I think it sounds like you have some beautiful things going on.

But why is it only a 'few' times you come together?

I dunno, the relationships I have had ... breaking up has been more about not 'fitting' together right at the time ... I always somehow hoped there would be 'more' than that.

I am so sure I will get married. But whether that is before or after having children in a relationship ... I don't know.

I think views on marriage as a lifetime commitment are changing too. The divorce rate is approx 1/3? I can't remember the exact figure. The way I have seen it explained is ... people are coming to treat marriage as NOT a lifetime commitment, but a commitment to the person you are with *at that time*. Being divorced isn't so dire. You might have two or three actual serious relationships in your lifetime.
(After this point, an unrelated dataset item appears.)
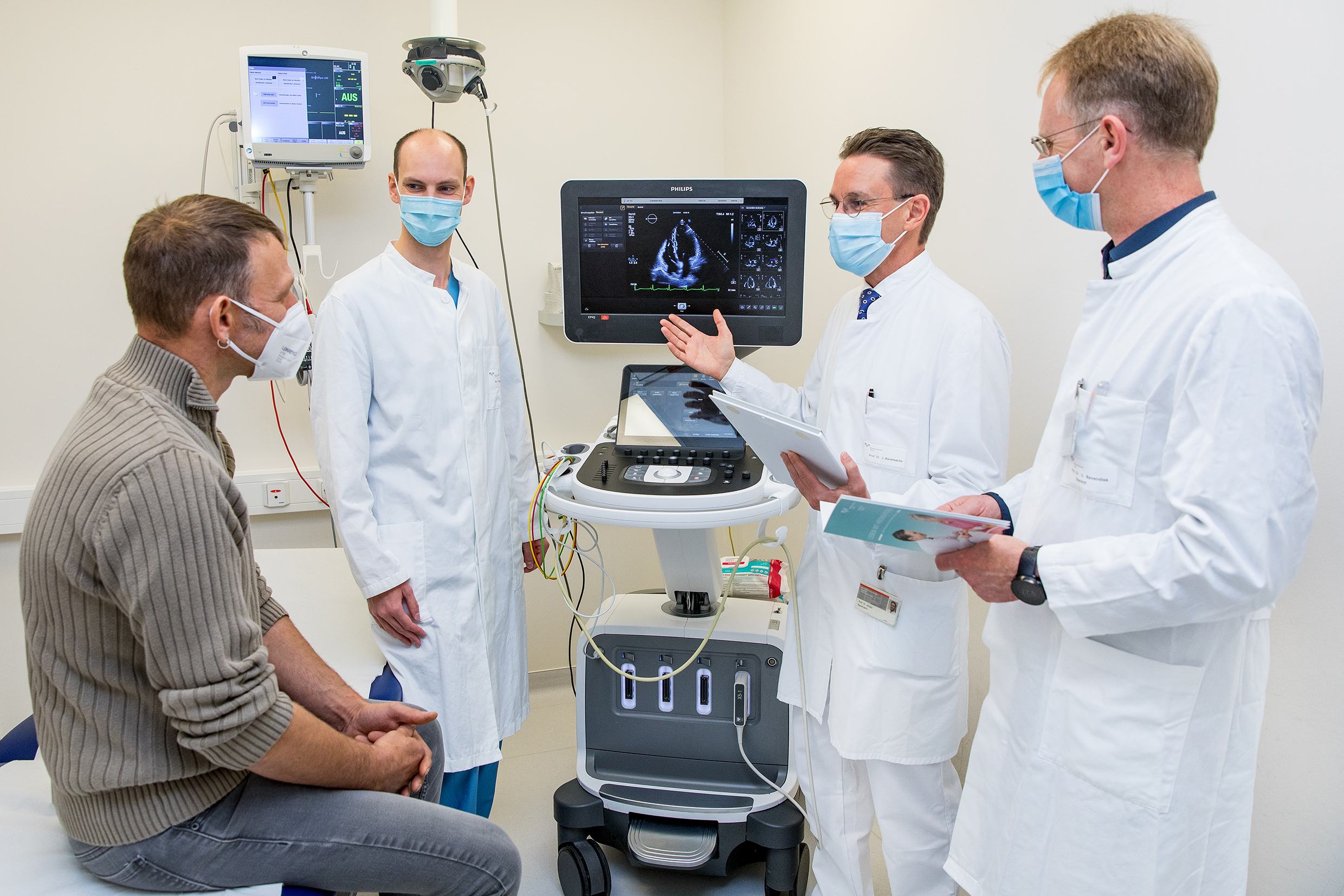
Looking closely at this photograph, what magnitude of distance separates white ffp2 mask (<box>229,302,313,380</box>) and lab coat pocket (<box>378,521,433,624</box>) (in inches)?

Whether you marry any of them or all of them is not so important.

I think it is a reflection of the instability of society ... the uncertainty ... the pressures that the Internet can put on relationships. My dad's good friend - his first wife started internet dating (she always was extremely flaky, but a nice woman I'd thought) behind his back on THEIR computer. She ran off with the guy.

In some ways i think that's terrible ... but maybe it's also positive ... are less people are stuck in unhappy relationships because separation or divorce is more societally acceptable?

I also see that as having spinoffs for children. For so long a 'broken home' was viewed so negatively. I've read a lot of material that purports that children do much better where they have two parents civilly living apart than when they have two parents living together with massive tension and anger. The main thing is that they have good parental (or other) role models. It doesn't need to be in a NUCLEAR FAMILY situation.